◆ Entries supplied ◆
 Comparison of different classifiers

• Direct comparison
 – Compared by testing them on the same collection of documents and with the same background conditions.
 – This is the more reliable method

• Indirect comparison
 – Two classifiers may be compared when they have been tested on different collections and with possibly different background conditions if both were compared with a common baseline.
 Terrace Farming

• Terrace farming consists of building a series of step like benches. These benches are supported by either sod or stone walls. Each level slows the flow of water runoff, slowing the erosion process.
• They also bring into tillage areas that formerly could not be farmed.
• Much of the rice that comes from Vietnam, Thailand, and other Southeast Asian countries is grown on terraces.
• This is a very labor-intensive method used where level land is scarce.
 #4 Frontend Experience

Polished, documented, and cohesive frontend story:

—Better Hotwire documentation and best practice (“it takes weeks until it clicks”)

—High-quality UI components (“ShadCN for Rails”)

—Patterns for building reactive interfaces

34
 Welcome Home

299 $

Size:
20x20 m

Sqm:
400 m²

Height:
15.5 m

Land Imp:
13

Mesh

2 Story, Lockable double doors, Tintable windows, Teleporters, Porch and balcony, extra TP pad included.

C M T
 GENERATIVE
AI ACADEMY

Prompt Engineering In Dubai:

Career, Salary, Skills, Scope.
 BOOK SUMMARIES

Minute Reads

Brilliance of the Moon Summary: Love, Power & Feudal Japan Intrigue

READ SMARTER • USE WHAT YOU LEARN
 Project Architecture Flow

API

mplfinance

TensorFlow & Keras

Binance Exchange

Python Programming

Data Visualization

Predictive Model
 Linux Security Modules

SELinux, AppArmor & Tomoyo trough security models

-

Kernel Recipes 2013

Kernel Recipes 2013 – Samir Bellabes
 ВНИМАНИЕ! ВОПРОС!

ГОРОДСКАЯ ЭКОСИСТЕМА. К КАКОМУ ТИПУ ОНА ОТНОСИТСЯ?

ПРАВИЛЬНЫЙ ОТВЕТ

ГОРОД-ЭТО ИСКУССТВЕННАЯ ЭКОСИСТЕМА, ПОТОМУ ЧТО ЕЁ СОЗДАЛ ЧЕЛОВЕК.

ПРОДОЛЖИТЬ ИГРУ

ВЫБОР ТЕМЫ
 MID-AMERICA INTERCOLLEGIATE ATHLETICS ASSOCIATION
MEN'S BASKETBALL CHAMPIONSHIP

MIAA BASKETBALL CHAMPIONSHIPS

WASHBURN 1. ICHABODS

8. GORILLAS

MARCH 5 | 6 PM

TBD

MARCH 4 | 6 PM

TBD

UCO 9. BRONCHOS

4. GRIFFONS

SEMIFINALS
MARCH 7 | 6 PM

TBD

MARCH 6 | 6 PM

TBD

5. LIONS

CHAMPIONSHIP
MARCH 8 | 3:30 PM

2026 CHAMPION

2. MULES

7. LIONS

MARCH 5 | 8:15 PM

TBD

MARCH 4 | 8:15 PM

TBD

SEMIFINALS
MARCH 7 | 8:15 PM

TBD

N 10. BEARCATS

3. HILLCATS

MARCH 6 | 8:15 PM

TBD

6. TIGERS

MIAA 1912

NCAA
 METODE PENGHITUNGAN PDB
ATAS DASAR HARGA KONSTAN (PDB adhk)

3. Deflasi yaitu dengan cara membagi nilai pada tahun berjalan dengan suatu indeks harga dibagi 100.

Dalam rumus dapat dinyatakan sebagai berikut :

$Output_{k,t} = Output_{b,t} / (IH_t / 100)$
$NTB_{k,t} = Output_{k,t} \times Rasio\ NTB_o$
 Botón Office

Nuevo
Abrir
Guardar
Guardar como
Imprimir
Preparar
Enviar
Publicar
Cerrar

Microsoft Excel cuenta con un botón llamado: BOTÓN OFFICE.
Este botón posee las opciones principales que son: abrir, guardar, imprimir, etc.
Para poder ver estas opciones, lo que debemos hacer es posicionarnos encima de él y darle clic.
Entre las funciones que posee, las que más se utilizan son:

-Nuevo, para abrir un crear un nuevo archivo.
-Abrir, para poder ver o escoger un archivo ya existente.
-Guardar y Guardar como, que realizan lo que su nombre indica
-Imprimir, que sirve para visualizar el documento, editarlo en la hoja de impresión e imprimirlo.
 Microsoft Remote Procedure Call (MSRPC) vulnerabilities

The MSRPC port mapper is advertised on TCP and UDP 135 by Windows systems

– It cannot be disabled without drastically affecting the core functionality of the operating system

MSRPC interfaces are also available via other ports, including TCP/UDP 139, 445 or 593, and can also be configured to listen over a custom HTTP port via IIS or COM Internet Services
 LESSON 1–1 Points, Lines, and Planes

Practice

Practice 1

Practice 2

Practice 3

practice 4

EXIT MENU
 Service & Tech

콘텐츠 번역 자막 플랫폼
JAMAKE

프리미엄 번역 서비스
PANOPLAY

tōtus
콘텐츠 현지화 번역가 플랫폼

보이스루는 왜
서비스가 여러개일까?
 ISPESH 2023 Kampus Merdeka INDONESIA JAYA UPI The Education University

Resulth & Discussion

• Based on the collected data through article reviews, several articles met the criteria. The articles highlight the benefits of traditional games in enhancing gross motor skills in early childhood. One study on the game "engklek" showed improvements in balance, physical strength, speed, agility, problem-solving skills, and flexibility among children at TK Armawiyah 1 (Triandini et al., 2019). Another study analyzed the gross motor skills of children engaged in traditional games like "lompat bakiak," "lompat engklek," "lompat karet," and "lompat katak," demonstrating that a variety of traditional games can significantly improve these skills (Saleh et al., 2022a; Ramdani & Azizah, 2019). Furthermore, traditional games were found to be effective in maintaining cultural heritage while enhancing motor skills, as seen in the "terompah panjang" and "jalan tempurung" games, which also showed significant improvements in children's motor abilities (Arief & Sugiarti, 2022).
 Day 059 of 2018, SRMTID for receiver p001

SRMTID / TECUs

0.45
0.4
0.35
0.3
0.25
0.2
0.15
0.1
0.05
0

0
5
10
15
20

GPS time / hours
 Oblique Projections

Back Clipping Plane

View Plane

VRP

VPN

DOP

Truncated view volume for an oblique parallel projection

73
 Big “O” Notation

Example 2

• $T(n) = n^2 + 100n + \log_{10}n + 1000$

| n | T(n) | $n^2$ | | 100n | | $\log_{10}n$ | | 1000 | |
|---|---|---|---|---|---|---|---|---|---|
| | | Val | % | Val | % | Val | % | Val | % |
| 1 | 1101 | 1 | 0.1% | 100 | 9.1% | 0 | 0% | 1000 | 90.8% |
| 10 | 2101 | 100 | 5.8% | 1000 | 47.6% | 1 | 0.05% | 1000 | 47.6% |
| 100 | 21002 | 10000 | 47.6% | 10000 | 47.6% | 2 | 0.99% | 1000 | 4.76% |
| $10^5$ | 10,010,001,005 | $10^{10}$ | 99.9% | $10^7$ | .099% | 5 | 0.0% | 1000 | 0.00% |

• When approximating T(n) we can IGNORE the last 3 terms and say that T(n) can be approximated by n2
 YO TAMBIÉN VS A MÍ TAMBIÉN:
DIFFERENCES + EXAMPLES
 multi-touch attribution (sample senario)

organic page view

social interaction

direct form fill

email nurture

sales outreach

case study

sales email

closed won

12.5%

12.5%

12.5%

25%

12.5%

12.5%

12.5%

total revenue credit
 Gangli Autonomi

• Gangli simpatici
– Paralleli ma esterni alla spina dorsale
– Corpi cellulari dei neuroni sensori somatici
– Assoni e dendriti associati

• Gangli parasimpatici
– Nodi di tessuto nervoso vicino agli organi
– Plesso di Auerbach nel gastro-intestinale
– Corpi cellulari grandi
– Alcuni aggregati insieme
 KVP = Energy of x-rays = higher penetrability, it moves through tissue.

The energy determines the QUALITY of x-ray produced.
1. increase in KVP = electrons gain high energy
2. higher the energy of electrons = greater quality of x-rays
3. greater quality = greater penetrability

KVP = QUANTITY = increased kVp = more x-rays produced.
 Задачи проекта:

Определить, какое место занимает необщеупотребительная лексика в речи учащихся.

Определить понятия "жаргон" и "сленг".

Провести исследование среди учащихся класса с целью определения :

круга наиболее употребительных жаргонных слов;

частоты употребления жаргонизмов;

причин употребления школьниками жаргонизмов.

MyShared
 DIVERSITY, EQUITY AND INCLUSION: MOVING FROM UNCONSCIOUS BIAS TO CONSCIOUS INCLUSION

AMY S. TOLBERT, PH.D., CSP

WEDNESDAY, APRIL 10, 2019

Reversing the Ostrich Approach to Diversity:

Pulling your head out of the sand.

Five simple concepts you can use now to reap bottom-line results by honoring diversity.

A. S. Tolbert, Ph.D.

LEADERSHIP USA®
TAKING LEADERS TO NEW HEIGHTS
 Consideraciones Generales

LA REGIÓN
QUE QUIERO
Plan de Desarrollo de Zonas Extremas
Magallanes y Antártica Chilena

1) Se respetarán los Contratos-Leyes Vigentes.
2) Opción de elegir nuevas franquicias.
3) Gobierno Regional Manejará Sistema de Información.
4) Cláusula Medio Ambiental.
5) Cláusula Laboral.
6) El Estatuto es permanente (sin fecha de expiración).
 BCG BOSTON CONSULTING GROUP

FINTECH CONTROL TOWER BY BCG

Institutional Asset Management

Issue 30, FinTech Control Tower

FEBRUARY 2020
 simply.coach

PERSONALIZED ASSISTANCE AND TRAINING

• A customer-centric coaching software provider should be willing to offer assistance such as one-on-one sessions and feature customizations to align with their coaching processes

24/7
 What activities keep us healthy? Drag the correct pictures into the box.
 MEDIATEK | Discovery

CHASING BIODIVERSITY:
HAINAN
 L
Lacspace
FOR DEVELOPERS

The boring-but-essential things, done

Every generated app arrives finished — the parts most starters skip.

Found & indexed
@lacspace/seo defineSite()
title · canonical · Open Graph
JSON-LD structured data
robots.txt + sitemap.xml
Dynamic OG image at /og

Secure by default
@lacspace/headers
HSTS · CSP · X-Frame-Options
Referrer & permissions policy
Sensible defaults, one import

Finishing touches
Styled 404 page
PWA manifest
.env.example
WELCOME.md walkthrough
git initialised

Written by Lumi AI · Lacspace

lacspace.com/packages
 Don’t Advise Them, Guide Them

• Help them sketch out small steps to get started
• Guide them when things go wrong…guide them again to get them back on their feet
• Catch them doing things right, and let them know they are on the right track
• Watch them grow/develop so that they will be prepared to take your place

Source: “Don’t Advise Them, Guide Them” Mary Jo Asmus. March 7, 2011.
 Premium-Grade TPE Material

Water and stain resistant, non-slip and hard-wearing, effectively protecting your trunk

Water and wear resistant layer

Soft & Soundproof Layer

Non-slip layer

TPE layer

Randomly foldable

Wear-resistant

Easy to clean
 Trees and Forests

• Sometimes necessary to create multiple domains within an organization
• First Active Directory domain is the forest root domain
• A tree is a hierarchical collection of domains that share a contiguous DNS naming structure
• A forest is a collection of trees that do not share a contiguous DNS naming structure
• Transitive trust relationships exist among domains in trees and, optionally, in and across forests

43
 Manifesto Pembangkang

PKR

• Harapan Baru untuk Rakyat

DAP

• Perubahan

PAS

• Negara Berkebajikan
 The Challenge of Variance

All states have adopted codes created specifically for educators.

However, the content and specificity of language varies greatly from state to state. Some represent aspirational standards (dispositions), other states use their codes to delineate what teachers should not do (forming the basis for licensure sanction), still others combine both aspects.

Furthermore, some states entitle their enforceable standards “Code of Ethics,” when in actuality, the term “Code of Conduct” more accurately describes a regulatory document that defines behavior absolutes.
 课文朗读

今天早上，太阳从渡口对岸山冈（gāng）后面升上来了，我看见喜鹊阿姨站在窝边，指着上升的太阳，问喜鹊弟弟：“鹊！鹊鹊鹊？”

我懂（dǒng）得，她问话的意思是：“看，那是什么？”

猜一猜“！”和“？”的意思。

◆ Instructions for the task ◆
Look back at the entries above. Retype the line with "콘텐츠 현지화 번역가 플랫폼", the line with "Resulth & Discussion", and all lines in between.

◆ Solution to this problem ◆
콘텐츠 현지화 번역가 플랫폼

보이스루는 왜
서비스가 여러개일까?
 ISPESH 2023 Kampus Merdeka INDONESIA JAYA UPI The Education University

Resulth & Discussion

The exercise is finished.